Saturday, August 3, 2013

The Little Man That Could

Game Mechanics - 1.5/2
Story-line - 1.5/2
Graphics - 1.5/2
Soundtrack - 1.5/2
Replay Value - 2/2
 Total Score - 8/10

We are here again for another video game review with your friendly neighborhood gamer Zalgo_Cometh. It's been a while since we reviewed a PSVITA game I think so this game came along just in the nick of time during the usual summer drought of new releases. I'm gonna try to make this short and sweet for the most part today cause got a hectic work schedule dealing with while the second video game-play video is uploading to YouTube. So lets look at Dokuro...

Dokuro is a video game developed by Game Arts and published by GungHo Online Entertainment for the PlayStation Vita. The player is Dokuro, a skeletal worker for the Dark Lord. One day, the Dark Lord captures a princess and forces her to marry him. Dokuro sees the princess crying which breaks his heart and he thus decides to help her escape the Dark Lord's castle. Dokuro can flip switches to open up paths, carry the princess after drinking a potion, as well as others. The game's levels grow steadily more complex as the game progresses. The game uses a graphical style that imitates artwork in a children's storybook. The game's director, Noriaki Kazama, previously worked on gory video games such as Ninja Gaiden Sigma under Team Ninja. Kazama said that after he had a baby, he browsed through children's books at the bookstore and was inspired by the art style.

What’s Good:
Replay value: This is here in spades as most puzzles have a variety of ways they can be solved as I came to realize while playing this game. Also you can replay levels for faster overall times or to collect coins as you progress through each level or to find the optimal solution to each level's puzzle.
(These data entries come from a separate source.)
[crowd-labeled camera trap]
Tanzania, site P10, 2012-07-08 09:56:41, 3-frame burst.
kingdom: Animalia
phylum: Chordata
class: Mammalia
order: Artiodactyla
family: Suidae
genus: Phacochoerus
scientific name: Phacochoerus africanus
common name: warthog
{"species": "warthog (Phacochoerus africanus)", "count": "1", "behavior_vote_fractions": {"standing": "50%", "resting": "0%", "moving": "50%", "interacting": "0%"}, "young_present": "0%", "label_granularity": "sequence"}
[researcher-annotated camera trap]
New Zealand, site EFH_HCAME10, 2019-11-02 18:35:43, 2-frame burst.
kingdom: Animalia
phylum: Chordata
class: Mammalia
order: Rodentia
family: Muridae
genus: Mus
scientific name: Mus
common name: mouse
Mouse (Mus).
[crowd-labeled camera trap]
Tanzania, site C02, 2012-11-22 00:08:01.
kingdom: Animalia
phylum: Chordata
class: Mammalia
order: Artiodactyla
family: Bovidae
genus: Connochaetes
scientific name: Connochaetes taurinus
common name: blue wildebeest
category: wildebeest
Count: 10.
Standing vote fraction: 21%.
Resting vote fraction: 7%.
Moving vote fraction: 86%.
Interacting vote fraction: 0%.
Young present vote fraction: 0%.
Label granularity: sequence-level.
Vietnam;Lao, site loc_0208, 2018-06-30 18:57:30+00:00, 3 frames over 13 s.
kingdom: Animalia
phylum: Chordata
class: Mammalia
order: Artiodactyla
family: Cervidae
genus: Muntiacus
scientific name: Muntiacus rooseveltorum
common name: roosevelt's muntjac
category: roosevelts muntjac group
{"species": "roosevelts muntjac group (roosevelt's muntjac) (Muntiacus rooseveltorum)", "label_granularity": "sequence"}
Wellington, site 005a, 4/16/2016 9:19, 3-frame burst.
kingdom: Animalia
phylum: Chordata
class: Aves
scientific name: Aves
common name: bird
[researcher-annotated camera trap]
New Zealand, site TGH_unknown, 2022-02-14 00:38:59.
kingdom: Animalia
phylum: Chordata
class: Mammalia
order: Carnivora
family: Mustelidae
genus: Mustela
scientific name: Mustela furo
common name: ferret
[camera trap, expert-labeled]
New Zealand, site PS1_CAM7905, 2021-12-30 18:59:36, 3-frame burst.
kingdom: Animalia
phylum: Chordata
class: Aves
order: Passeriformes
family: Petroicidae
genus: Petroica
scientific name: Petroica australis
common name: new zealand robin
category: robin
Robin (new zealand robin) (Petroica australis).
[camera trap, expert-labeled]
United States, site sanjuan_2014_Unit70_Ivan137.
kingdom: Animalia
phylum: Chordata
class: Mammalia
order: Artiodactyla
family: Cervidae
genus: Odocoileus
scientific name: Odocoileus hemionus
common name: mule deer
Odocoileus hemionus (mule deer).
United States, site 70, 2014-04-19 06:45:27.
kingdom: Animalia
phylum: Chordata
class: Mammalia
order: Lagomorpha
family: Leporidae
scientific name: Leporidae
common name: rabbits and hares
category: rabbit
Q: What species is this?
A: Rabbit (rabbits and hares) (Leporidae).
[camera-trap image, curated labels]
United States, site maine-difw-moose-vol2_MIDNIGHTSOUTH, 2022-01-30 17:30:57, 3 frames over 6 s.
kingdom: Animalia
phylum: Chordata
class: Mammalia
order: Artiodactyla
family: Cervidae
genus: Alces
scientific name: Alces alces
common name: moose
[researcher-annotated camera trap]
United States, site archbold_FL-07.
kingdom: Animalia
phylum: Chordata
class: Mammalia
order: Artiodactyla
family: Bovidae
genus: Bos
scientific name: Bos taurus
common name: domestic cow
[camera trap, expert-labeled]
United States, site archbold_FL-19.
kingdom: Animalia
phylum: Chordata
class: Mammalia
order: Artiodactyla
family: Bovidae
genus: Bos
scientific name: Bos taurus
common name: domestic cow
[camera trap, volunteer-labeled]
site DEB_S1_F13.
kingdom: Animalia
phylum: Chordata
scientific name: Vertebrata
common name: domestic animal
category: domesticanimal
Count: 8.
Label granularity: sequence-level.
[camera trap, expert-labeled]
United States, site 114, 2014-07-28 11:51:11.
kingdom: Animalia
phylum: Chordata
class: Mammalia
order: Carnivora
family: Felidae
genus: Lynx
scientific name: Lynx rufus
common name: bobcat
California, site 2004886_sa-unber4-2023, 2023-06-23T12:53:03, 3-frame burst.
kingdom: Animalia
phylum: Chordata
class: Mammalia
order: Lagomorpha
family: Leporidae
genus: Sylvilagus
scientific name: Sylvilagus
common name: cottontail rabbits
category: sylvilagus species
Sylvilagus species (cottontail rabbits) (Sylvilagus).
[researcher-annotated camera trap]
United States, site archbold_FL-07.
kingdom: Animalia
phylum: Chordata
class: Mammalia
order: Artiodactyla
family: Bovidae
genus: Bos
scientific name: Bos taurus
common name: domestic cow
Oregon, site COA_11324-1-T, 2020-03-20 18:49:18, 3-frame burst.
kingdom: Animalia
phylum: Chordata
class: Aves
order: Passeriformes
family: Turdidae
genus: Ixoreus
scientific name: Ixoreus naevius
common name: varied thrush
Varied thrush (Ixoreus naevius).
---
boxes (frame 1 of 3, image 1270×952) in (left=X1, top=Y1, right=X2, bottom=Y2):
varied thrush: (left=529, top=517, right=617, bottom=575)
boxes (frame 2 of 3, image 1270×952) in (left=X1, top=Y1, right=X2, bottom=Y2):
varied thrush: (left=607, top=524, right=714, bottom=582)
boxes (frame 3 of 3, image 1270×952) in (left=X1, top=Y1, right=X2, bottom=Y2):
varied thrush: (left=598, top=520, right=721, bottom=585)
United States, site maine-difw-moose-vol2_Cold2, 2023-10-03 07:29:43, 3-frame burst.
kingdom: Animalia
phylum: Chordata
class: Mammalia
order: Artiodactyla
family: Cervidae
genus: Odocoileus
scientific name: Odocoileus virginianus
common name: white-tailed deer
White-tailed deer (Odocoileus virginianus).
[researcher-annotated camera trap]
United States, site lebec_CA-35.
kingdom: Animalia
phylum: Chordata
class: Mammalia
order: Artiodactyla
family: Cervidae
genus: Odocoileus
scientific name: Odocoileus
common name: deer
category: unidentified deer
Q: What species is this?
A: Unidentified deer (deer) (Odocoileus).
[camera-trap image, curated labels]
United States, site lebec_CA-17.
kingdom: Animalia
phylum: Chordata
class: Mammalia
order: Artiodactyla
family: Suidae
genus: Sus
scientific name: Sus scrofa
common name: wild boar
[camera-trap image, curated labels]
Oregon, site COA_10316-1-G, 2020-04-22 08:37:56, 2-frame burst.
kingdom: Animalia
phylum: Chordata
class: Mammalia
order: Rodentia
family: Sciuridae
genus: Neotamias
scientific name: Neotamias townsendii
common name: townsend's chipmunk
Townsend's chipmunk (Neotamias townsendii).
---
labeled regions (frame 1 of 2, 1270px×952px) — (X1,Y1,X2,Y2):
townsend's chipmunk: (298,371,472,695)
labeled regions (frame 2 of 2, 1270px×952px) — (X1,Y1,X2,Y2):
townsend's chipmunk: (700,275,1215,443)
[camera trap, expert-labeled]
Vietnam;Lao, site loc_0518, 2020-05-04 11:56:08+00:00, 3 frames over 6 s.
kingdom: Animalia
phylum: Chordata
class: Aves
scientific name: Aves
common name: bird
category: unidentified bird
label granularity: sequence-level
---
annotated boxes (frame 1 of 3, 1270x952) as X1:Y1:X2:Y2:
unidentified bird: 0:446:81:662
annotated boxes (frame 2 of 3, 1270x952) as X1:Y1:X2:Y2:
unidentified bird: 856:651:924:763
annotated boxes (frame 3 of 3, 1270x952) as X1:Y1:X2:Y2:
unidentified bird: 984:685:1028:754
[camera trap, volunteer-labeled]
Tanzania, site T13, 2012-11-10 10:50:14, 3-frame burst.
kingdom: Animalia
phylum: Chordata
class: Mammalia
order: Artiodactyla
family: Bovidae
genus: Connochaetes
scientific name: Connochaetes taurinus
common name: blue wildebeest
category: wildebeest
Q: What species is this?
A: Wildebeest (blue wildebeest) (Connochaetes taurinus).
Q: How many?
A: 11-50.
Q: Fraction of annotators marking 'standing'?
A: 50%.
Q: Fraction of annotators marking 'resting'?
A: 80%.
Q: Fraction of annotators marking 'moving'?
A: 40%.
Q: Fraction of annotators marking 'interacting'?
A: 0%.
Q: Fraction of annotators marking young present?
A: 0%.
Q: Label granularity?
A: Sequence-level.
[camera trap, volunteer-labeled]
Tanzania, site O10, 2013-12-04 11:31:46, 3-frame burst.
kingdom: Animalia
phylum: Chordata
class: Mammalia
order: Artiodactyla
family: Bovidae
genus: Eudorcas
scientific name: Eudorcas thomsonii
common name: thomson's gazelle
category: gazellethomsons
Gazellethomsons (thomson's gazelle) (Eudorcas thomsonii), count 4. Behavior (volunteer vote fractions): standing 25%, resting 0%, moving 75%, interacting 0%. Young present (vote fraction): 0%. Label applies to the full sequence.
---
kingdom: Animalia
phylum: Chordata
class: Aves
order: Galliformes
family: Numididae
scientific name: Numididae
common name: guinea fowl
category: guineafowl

Game Mechanics: Simple and very intuitive controls make for a fun and easily enjoyable game-play experience. Also worthwhile mentioning is that the touchscreen and overall integration of a PSVITA control system feels nature and smooth overall while playing this game.

Graphics: Overall design scheme and art style seems very fitting to the nature of the game and the PSVITA brings forth a certain crispness and level of subtle detail that can be appreciated in this handheld title.

What’s Bad:
Only fault I could come up with which isn't much of a fault as it seems intentional as a part of the challenging game design is that you can't do much to control the actions of the Princess. She just aimlessly walks forward and only turns away for fear of enemies that approach her.

What Should Have Been Added:
At times I found myself wanting the princess to stay in a certain position away from danger so maybe a stop/follow command would have been a nice addition. Another idea that came to mind was maybe getting a special power from each boss defeat that would help you along the way in your fights against other bosses and regular enemies.

Final Thoughts:
Even though it is a well documented fact that I suck at and despise puzzle based games I must admit I thoroughly enjoyed my time playing Dokuro. At times the going got rough and I faltered, but it was never a case where I was just totally and utterly left feeling defeated like there was no solution in sight. The puzzles strike a fair balance between challenging and straight forward; the onus just lies with the player an dhow fast they can figure it all out to move on to the next one.